*Task description*.
Each line that follows is to be retyped exactly.

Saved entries
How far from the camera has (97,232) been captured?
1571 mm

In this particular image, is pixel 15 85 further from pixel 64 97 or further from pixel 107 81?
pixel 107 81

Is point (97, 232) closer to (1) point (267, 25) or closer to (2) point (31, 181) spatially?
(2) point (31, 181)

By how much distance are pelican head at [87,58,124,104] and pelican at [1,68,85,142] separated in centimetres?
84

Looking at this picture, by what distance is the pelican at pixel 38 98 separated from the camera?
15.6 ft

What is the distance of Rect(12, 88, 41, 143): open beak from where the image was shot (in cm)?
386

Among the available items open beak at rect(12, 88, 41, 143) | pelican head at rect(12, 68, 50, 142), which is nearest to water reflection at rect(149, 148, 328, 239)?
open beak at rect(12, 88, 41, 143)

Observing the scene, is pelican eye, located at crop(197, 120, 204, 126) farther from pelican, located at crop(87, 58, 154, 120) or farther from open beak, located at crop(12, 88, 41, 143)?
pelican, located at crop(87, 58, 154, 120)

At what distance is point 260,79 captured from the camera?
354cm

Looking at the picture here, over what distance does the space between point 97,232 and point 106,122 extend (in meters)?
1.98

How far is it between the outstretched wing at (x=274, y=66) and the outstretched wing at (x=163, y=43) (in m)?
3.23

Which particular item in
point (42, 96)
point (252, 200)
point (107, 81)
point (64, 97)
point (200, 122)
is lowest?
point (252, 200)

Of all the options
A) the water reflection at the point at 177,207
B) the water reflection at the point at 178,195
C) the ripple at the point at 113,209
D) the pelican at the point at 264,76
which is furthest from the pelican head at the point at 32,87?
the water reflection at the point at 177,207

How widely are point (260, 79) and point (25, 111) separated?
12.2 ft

*Answer to the task*.
How far from the camera has (97,232) been captured?
1571 mm

In this particular image, is pixel 15 85 further from pixel 64 97 or further from pixel 107 81?
pixel 107 81

Is point (97, 232) closer to (1) point (267, 25) or closer to (2) point (31, 181) spatially?
(2) point (31, 181)

By how much distance are pelican head at [87,58,124,104] and pelican at [1,68,85,142] separated in centimetres?
84

Looking at this picture, by what distance is the pelican at pixel 38 98 separated from the camera?
15.6 ft

What is the distance of Rect(12, 88, 41, 143): open beak from where the image was shot (in cm)?
386

Among the available items open beak at rect(12, 88, 41, 143) | pelican head at rect(12, 68, 50, 142), which is nearest to water reflection at rect(149, 148, 328, 239)?
open beak at rect(12, 88, 41, 143)

Observing the scene, is pelican eye, located at crop(197, 120, 204, 126) farther from pelican, located at crop(87, 58, 154, 120) or farther from open beak, located at crop(12, 88, 41, 143)?
pelican, located at crop(87, 58, 154, 120)

At what distance is point 260,79 captured from the camera?
354cm

Looking at the picture here, over what distance does the space between point 97,232 and point 106,122 extend (in meters)?
1.98

How far is it between the outstretched wing at (x=274, y=66) and the outstretched wing at (x=163, y=43) (in m)?
3.23

Which particular item in
point (42, 96)
point (252, 200)
point (107, 81)
point (64, 97)
point (200, 122)
is lowest?
point (252, 200)

Of all the options
A) the water reflection at the point at 177,207
B) the water reflection at the point at 178,195
C) the ripple at the point at 113,209
D) the pelican at the point at 264,76
which is furthest from the pelican head at the point at 32,87?
the water reflection at the point at 177,207

How widely are point (260, 79) and point (25, 111) separated?
12.2 ft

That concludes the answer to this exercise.